Research Article | Open Access

Volume 2017 | Article ID 1201450 | https://doi.org/10.1155/2017/1201450

The CEDAR Study: A Longitudinal Study of the Clinical Effects of Conventional DMARDs and Biologic DMARDs in Australian Rheumatology Practice

Lynden Roberts,¹Kathleen Tymms,²Julien de Jager,³Geoffrey Littlejohn,¹Hedley Griffiths,⁴Dave Nicholls,⁵Paul Bird,⁶Jennifer Young,⁷Julie Hill,⁸and Jane Zochling⁹

Academic Editor: Ruben Burgos-Vargas

Received03 Feb 2017

Revised13 Apr 2017

Accepted27 Apr 2017

Published23 May 2017

Abstract

Objectives. To observe the choices of conventional disease modifying antirheumatic drugs (cDMARDs) and biologic DMARDs (bDMARDs) in the management of rheumatoid arthritis (RA) in Australian routine clinical practice, to assess treatment survival and determine the effect of cDMARDs/bDMARDs on disease activity. Methods. Routinely collected, deidentified clinical data was sourced from 20 Australian rheumatology practices. RA patients aged ≥18 years, who had received cDMARDs/bDMARDs and a recorded subsequent visit, were included. A linear mixed model was used to determine the change over time and the percentage reduction in disease activity was summarized. Results. 12,526 RA patients were included: 72% females, mean age 62 years. cDMARDs and bDMARDs were used in 92% and 30% of patients, respectively. The most commonly prescribed cDMARD was methotrexate (76% patients); median time to stopping treatment was 337 months [95% CI: 279–ND]. Etanercept was the most commonly prescribed bDMARD (12% patients); median time to stopping treatment was 79 months [95% CI: 57–93]. Of 5,341 patients with a first change in medication (cDMARD or bDMARD), 87% had therapy escalation and 13% deescalation. Reduction in DAS28-ESR, 6-month post-DMARDs initiation ranged from 3%, adalimumab, to 14%, leflunomide and tocilizumab. Conclusions. In this large Australian cohort of unselected community RA patients, the choices of cDMARDs/bDMARDs are aligned with current international guidelines.

1. Introduction

High-quality clinical research underpins our knowledge of the efficacy of various rheumatoid arthritis (RA) therapies [1–4]. Randomized clinical trials (RCTs) have provided reassuring safety and efficacy evidence to support the use of the numerous new therapeutic options for RA over the last 20 years [1–3]. However, in real world practice, outside of the controlled environment of these RCTs, additional factors are likely to influence the use of conventional disease modifying antirheumatic drugs (cDMARDs) and biologic DMARDs (bDMARDs).

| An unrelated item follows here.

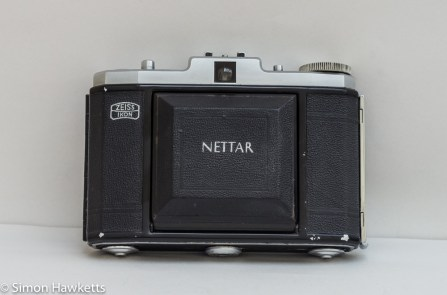 Zeiss Ikon Nettar II 517/16 front view with lens closed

RCTs are conducted on carefully selected groups of patients under strict clinical conditions; therefore, it is unclear how the efficacy and safety signals observed in the RCTs will translate into the uncontrolled, relatively unselected environment of routine clinical practice.

There are limited routine clinical practice data available that assess the uptake of new treatments in RA patients [5, 6]. Such data would be useful to better understand any barriers to the implementation of new evidence and would be likely to inform strategies designed to enhance rational prescribing.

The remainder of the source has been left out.